The story behind this dish claims that during the Turkish occupation of Kruja, when Sultan Mehmet II was residing in Elbasan, Mehmet’s cooks placed leftover roasted lamb in yogurt to keep it from spoiling. They felt guilty throwing away the yogurt, which had become very sour, so they decided to bake the lamb and yogurt together to try and make a salvageable meal out of everything. The results were a fantastic surprise: a delicious dish with tender lamb! Our lore even says that after Ismail raised the Flag of Independence, he asked for this Albanian recipe, “Tava e kosit.” The rice was most likely a later addition to this dish, probably to either thicken it or absorb any extra liquid. Tave kosi is to this day thought of as comforting and healthy food for the soul.
Ingredients:
- 2 pounds lamb, cut into large pieces
- ½ cup butter, divided
- Salt and pepper, for seasoning
- 1 cup rice
- 5 large eggs
- 5 cups yogurt
- ½ t salt
- ½ t black pepper
- 3 T all-purpose flour
- 1 cup water (optional)
- 1 T mixed Mediterranean dried herbs
Directions:
1. Place the pieces of lamb in a baking dish (cast iron is best). Brush them with half of the butter, sprinkle them with salt and pepper, and roast them in a 400°F oven for about 1 hour, until the meat has taken on a lovely reddish-gold color all over. If you want to add some water to the bottom of the pan before roasting you can, this water will make a wonderful addition to the yogurt sauce. However, this step isn’t necessary, and you can roast the lamb as is without any extra water.
2. When the lamb is cooked, remove the meat to a separate bowl. Now get a new baking pan and coat the bottom of it with butter. Spread most of the rice over the bottom of the pan. Place the pieces of lamb evenly across the bed of rice, and pour the remaining rice over the top of the lamb.
3. Prepare the roux. Knowing how to make a roux is one of the most useful skills to have in the kitchen, not only for making Albanian cuisine but for all cooking! This is because when you can craft a perfect roux, you can use it to make any sauce or gravy, to thicken any soup, or to create brand new dishes in a snap! Making a roux takes practice, patience, and a bit of creativity—allow yourself the freedom to experiment with roux-making and perfect it! Once you get it, you’ll never forget, and you will be unstoppable in the kitchen. It’s all in the wrist, baby!
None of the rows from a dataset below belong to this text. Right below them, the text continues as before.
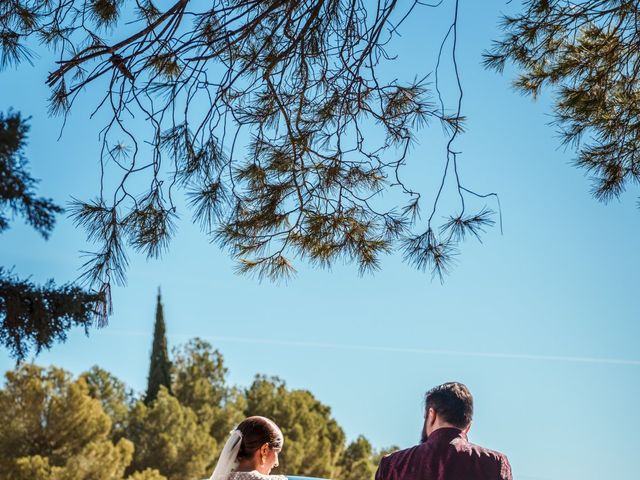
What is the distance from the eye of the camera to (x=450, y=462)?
2469 mm

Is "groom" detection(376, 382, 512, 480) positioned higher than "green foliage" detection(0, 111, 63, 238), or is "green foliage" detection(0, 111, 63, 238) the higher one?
"green foliage" detection(0, 111, 63, 238)

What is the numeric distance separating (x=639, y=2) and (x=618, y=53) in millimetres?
A: 365

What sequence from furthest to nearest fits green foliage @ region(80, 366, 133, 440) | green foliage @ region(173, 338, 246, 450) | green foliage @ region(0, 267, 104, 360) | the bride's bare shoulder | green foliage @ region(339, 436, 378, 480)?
green foliage @ region(339, 436, 378, 480)
green foliage @ region(173, 338, 246, 450)
green foliage @ region(80, 366, 133, 440)
green foliage @ region(0, 267, 104, 360)
the bride's bare shoulder

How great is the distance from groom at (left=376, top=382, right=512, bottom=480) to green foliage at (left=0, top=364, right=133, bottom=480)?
33.6 feet

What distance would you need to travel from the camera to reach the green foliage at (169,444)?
14.2m

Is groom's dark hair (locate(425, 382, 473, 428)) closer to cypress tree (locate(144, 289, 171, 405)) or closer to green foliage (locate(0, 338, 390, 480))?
green foliage (locate(0, 338, 390, 480))

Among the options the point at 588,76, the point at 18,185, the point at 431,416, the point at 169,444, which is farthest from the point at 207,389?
the point at 431,416

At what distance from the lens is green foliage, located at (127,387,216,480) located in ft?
46.6

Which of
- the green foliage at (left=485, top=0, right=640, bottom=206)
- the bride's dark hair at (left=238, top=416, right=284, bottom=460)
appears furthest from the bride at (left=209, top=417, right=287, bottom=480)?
the green foliage at (left=485, top=0, right=640, bottom=206)

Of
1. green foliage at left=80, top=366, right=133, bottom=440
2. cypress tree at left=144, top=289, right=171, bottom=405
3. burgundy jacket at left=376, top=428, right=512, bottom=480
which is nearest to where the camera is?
burgundy jacket at left=376, top=428, right=512, bottom=480

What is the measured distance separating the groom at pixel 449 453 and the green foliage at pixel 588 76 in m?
2.10

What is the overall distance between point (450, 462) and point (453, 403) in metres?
0.18

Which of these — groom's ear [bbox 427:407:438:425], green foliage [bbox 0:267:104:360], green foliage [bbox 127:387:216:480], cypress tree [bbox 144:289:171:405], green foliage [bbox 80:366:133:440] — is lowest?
groom's ear [bbox 427:407:438:425]

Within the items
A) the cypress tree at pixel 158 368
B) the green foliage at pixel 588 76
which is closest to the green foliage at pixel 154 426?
the cypress tree at pixel 158 368
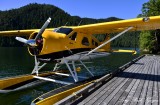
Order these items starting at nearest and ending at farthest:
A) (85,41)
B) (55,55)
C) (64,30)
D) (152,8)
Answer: (55,55) → (64,30) → (85,41) → (152,8)

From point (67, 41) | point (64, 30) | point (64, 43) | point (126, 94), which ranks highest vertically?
point (64, 30)

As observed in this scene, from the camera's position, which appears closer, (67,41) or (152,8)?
(67,41)

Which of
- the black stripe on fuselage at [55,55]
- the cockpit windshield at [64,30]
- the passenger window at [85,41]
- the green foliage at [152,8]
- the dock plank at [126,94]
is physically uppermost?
the green foliage at [152,8]

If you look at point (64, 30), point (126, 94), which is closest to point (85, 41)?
point (64, 30)

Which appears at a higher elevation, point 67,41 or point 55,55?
point 67,41

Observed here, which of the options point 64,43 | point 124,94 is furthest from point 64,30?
point 124,94

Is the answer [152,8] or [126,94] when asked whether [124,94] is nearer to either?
[126,94]

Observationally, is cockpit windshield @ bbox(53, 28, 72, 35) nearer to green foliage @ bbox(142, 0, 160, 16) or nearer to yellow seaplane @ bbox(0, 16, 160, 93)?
yellow seaplane @ bbox(0, 16, 160, 93)

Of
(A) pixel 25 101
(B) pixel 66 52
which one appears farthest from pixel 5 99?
(B) pixel 66 52

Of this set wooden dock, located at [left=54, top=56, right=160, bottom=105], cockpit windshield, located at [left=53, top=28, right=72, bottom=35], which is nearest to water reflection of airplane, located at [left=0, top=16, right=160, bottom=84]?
cockpit windshield, located at [left=53, top=28, right=72, bottom=35]

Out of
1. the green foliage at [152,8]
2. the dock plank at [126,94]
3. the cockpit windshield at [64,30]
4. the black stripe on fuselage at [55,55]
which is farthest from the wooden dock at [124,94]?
the green foliage at [152,8]

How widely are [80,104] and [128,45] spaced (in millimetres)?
181672

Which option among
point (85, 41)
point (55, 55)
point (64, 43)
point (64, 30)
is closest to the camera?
point (55, 55)

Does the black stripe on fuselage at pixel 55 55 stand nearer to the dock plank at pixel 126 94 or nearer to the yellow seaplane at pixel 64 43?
the yellow seaplane at pixel 64 43
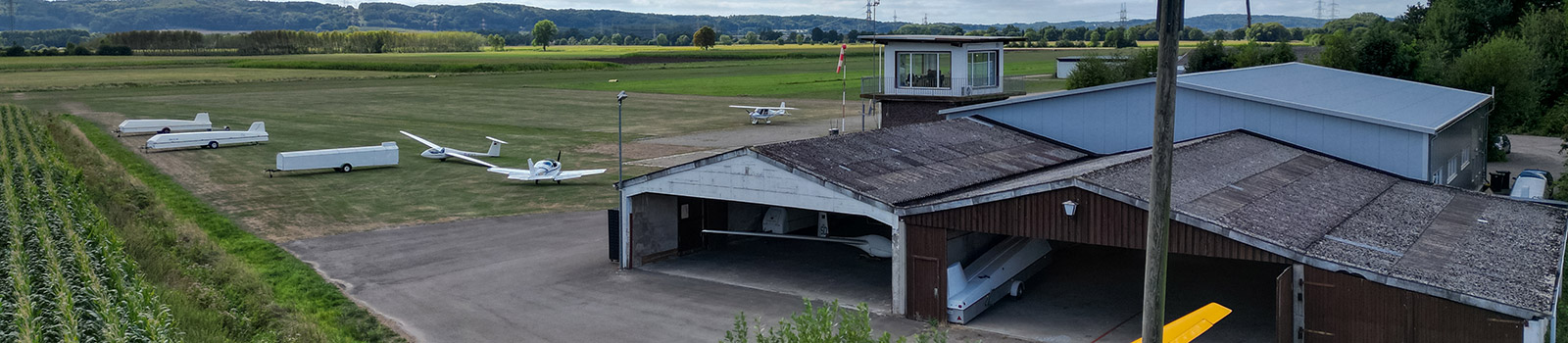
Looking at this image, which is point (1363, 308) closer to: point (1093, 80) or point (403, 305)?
point (403, 305)

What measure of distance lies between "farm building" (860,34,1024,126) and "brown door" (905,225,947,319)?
60.3 ft

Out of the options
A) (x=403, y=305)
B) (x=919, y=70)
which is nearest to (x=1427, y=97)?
(x=919, y=70)

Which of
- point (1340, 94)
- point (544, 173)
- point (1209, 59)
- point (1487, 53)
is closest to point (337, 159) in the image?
point (544, 173)

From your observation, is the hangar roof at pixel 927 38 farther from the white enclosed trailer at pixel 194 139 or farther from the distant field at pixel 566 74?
the distant field at pixel 566 74

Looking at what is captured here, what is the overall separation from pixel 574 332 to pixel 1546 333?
53.5ft

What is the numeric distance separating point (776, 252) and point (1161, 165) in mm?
19061

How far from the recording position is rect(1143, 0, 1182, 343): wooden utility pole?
1018 centimetres

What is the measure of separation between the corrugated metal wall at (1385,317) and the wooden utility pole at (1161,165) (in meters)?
8.12

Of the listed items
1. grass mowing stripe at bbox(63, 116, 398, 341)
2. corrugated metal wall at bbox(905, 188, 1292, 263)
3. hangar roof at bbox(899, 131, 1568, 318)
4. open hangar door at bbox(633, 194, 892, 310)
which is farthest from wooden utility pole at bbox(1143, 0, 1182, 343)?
grass mowing stripe at bbox(63, 116, 398, 341)

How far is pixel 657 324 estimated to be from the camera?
21.4 m

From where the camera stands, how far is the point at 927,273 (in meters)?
21.8

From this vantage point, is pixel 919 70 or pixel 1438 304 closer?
pixel 1438 304

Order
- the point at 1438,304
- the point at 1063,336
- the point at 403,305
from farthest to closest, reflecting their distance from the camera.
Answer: the point at 403,305, the point at 1063,336, the point at 1438,304

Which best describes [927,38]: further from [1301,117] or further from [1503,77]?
[1503,77]
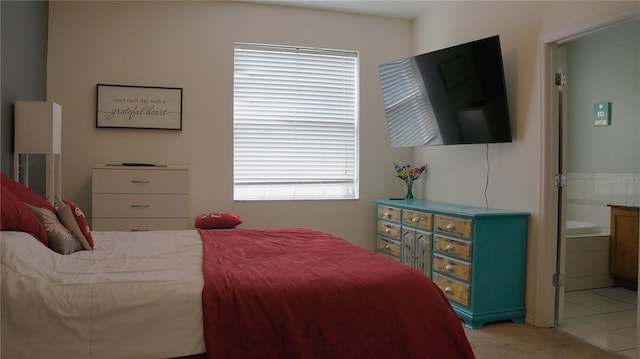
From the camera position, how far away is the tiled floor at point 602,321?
287cm

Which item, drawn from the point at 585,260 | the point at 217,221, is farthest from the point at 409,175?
the point at 217,221

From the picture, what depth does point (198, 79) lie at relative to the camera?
4.26m

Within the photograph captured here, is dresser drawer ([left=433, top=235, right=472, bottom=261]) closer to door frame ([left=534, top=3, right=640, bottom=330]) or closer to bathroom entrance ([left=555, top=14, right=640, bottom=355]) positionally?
door frame ([left=534, top=3, right=640, bottom=330])

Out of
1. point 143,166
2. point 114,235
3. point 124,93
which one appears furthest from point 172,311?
point 124,93

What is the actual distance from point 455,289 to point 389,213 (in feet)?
3.68

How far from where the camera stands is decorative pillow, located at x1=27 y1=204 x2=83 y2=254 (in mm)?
2059

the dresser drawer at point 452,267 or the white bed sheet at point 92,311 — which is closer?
the white bed sheet at point 92,311

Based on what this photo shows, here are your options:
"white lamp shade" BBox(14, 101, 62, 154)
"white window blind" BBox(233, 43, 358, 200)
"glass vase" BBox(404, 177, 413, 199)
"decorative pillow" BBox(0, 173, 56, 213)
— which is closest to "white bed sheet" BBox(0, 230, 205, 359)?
"decorative pillow" BBox(0, 173, 56, 213)

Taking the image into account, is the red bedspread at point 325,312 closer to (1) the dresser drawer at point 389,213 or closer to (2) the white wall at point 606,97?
(1) the dresser drawer at point 389,213

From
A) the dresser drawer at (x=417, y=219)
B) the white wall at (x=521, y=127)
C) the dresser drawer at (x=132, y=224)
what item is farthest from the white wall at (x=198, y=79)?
the white wall at (x=521, y=127)

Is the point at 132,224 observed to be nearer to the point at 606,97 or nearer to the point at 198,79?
the point at 198,79

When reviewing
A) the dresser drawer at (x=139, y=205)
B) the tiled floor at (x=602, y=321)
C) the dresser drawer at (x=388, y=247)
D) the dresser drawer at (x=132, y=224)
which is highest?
the dresser drawer at (x=139, y=205)

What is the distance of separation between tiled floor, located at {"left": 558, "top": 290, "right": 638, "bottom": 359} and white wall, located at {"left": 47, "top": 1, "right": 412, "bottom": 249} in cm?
191

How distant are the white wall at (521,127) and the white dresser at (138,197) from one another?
2409 millimetres
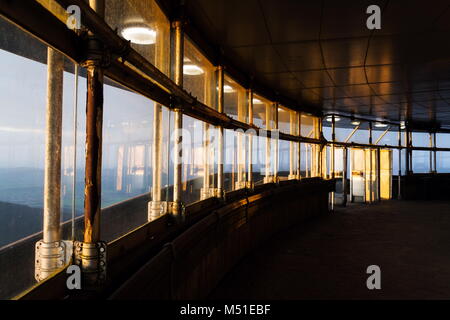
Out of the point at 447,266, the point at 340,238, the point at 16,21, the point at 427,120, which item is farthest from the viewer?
the point at 427,120

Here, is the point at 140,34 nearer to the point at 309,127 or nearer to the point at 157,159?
the point at 157,159

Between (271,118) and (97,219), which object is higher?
(271,118)

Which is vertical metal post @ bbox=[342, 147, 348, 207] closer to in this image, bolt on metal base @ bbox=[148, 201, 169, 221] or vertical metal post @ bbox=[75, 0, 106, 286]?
bolt on metal base @ bbox=[148, 201, 169, 221]

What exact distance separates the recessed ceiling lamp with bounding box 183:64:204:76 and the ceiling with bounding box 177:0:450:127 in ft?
1.34

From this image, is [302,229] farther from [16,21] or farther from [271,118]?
[16,21]

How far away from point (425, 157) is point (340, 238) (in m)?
11.6

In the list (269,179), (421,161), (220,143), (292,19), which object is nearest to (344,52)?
(292,19)

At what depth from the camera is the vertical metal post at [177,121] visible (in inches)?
139

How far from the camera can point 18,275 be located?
5.28m

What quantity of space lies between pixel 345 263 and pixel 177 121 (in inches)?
138

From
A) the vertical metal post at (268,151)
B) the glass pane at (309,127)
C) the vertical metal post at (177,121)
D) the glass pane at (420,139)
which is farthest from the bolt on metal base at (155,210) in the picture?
the glass pane at (420,139)

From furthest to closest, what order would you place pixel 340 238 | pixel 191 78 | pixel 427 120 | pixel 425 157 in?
pixel 425 157, pixel 427 120, pixel 340 238, pixel 191 78

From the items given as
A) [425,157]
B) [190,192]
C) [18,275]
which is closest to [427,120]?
[425,157]

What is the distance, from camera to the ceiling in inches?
145
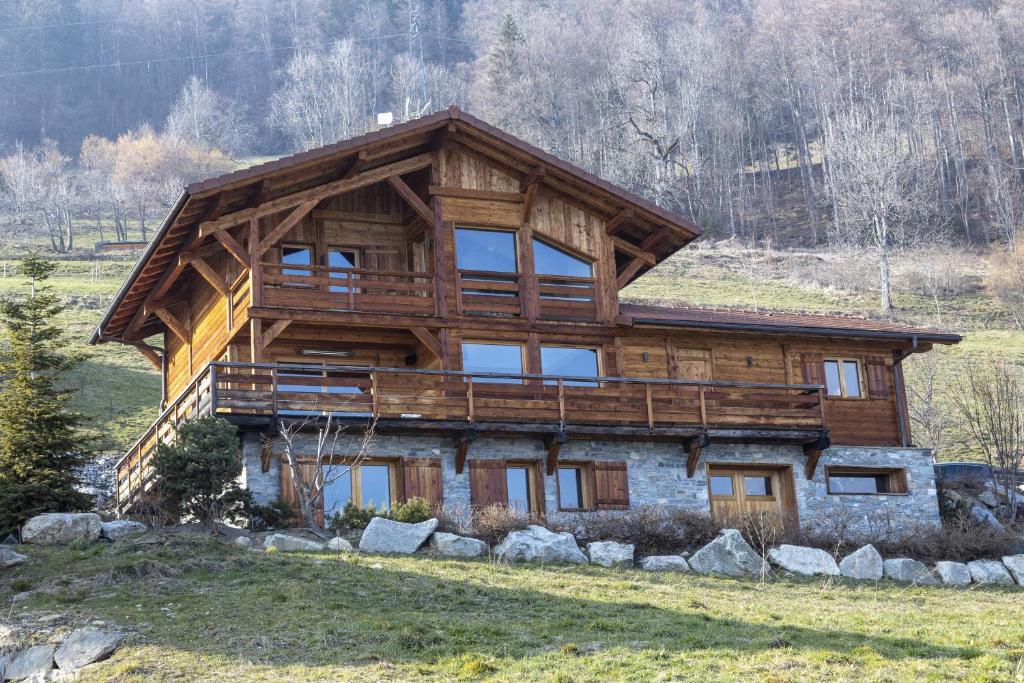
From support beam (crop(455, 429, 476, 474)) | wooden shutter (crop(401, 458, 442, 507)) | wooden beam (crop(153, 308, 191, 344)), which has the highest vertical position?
wooden beam (crop(153, 308, 191, 344))

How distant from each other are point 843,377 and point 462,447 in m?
9.90

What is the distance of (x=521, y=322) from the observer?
27016 millimetres

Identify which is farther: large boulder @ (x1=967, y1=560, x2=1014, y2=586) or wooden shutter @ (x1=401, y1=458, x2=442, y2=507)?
wooden shutter @ (x1=401, y1=458, x2=442, y2=507)

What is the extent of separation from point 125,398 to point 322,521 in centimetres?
2280

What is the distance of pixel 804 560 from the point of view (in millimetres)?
22031

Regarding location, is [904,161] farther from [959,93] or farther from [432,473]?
[432,473]

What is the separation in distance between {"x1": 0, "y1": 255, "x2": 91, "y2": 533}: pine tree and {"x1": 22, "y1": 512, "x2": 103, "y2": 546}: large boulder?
3.60 feet

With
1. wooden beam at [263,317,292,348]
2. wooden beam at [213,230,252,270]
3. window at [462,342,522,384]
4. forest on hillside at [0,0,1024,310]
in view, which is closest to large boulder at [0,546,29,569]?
wooden beam at [263,317,292,348]

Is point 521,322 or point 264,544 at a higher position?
point 521,322

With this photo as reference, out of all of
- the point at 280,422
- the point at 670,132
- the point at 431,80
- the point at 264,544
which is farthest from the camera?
→ the point at 431,80

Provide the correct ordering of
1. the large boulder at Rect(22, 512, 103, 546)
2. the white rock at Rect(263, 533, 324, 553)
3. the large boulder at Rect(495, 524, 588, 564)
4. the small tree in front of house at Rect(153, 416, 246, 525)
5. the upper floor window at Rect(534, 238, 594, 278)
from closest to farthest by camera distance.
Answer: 1. the large boulder at Rect(22, 512, 103, 546)
2. the white rock at Rect(263, 533, 324, 553)
3. the large boulder at Rect(495, 524, 588, 564)
4. the small tree in front of house at Rect(153, 416, 246, 525)
5. the upper floor window at Rect(534, 238, 594, 278)

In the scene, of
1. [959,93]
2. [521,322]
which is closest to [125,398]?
[521,322]

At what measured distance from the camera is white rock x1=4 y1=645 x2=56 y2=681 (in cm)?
1420

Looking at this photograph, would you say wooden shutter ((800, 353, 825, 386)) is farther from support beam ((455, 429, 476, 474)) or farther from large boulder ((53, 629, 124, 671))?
large boulder ((53, 629, 124, 671))
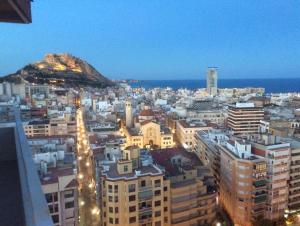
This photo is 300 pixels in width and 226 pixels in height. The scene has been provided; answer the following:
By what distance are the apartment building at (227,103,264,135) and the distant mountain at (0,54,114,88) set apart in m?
32.2

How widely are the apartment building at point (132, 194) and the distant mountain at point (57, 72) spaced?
4107cm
4. Prepare the yogurt sauce. In a separate bowl beat the eggs well. Add the yogurt, salt, pepper, and herbs and mix. Slowly add the roux to the yogurt mixture and carefully whisk together until well-combined. Pour the sauce evenly over the lamb and rice.
5. Add the remaining butter on top, and bake for 30–45 minutes in a 375°F oven. You’ll know it’s done when the top has taken on a delicious-looking golden hue. Serve warm.